Dataset rows:
begin

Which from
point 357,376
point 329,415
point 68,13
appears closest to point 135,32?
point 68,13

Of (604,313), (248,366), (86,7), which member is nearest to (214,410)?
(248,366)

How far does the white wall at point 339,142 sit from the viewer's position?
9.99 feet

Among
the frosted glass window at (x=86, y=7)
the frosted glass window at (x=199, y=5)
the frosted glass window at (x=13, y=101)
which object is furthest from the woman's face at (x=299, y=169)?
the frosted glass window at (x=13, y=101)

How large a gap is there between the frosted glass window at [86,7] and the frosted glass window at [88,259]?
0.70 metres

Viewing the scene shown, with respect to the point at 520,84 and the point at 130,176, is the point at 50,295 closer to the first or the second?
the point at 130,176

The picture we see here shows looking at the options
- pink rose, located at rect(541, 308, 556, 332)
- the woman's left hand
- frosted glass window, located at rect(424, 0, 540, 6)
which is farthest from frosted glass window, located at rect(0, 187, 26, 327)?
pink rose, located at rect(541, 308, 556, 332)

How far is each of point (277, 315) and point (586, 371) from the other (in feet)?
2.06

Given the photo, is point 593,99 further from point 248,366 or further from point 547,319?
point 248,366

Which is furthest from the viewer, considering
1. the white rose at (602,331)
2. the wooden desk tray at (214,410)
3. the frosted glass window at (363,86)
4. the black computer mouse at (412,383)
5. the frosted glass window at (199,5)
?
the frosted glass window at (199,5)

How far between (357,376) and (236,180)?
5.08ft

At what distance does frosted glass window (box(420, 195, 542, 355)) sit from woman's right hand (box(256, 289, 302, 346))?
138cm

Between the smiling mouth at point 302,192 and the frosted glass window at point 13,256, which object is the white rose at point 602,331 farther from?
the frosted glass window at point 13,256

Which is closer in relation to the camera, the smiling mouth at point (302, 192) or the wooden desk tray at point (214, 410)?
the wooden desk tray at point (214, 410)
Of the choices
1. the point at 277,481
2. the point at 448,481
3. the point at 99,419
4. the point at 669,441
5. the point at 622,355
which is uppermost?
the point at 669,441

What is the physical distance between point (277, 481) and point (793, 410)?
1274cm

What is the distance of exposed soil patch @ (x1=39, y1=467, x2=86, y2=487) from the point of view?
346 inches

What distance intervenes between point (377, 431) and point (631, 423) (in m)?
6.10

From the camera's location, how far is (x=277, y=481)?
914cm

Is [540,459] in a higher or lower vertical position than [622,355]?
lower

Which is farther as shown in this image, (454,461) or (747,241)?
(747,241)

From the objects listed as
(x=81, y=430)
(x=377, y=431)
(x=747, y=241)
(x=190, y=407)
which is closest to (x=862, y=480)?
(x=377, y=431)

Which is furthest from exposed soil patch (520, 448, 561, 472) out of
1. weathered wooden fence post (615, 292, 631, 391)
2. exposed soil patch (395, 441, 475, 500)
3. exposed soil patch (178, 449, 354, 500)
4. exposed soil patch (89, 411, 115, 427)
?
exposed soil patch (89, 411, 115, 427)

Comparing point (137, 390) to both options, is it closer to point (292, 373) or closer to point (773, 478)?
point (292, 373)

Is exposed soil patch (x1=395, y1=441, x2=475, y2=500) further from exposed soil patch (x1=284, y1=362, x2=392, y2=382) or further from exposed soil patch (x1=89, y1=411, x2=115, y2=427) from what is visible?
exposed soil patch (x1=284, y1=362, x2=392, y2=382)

end

Required work: Please write out word for word the records from the line containing "Which is furthest from exposed" through the end of the records, with both ends included.

Written answer:
Which is furthest from exposed soil patch (520, 448, 561, 472) out of
1. weathered wooden fence post (615, 292, 631, 391)
2. exposed soil patch (395, 441, 475, 500)
3. exposed soil patch (178, 449, 354, 500)
4. exposed soil patch (89, 411, 115, 427)
?
exposed soil patch (89, 411, 115, 427)

Comparing point (137, 390) to both options, is it closer to point (292, 373) or closer to point (773, 478)?
point (292, 373)

Is exposed soil patch (x1=395, y1=441, x2=475, y2=500) further from exposed soil patch (x1=284, y1=362, x2=392, y2=382) or further from exposed soil patch (x1=89, y1=411, x2=115, y2=427) from what is visible?
exposed soil patch (x1=284, y1=362, x2=392, y2=382)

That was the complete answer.